The Angels have been desperate for quality pitching, having posted a 7.88 ERA during the 2-11 stretch that preceded Monday’s game.

Canning was sharp throughout the night, finishing with a career-high 12 strikeouts, but the Yankees still ran up his pitch count. He was at 101 pitches after the fifth, but Nevin still sent him to the mound in the sixth, the first time all season he had sent a pitcher to the mound after they had already thrown 100 pitches.

Canning struck out Gleyber Torres and Anthony Rizzo, but he could not get the third out. He gave up singles to Harrison Bader and Anthony Volpe. Canning signaled to the dugout after each hit that he wasn’t ready to come out of the game.

Nevin nonetheless went to the mound after the Volpe hit, but not to pull Canning.

“My intention was not to take him out of the game because I knew what he was going to tell me,” Nevin said. “I just wanted to hear it, and I wanted to give him a little bit of a breather. I told him to empty the tank. Maybe that wasn’t the right thing because I think he overthrew some pitches, but his velocity was still good.”

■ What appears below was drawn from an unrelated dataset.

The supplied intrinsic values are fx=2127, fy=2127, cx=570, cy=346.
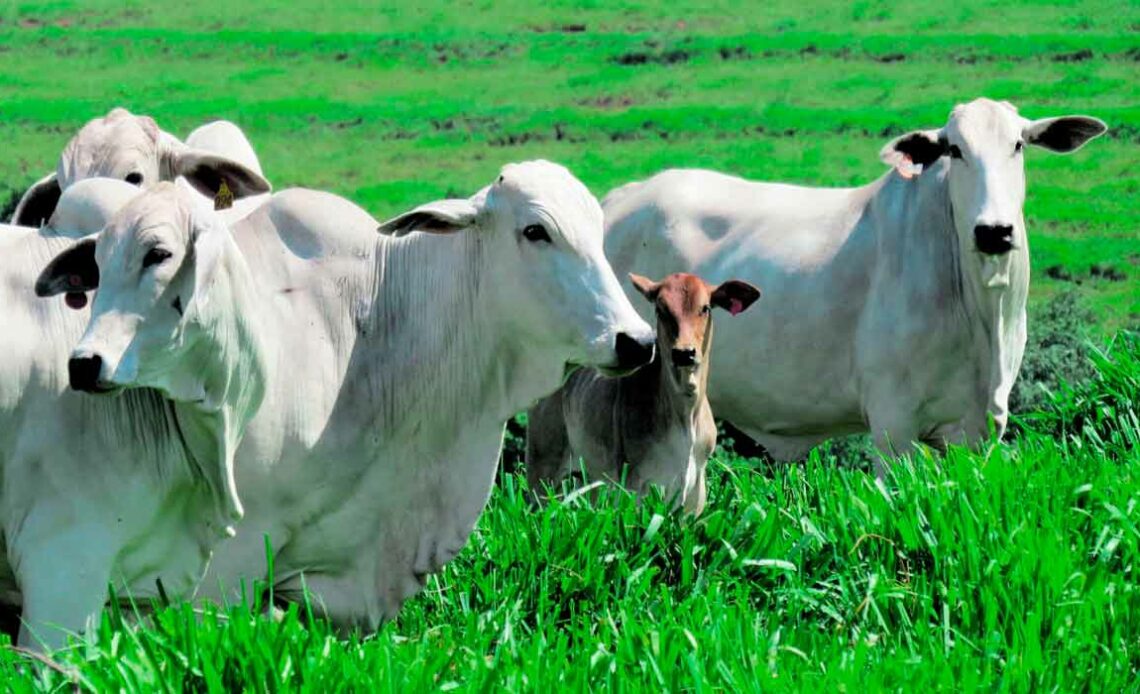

Canning walked Isiah Kiner-Falefa, loading the bases, and then Nevin finally pulled him in favor of Jimmy Herget. Herget got ahead of him, 0-and-2, and then he hung a changeup over the middle and Oswaldo Cabrera drilled it into left-center. The ball hopped over the fence for a ground-rule double, driving in two runs.

The Angels got one run back on a Matt Thaiss homer in the sixth, and then the Yankees added another against Gerardo Reyes in the seventh, setting the stage for Ohtani’s game-tying blast.

They still had work to do to pick up the victory, though.

Left-hander Matt Moore got into and out of a jam in the ninth, getting a double play to keep the game tied. In the 10th, Loup pitched an inning that Nevin said was “the best I’ve seen him.”

In the bottom of the inning, the Angels’ automatic runner was still standing at second after two outs, when Stefanic came to the plate as a pinch hitter. He got the pitch he was looking for – a changeup – from Yankees left-hander Nick Ramirez, and he yanked it into left field as Chad Wallach sprinted home with the winner.

“Obviously just a really good team win,” Canning said. “Everyone’s sticking together, sticking with the process and luckily we came out on top.”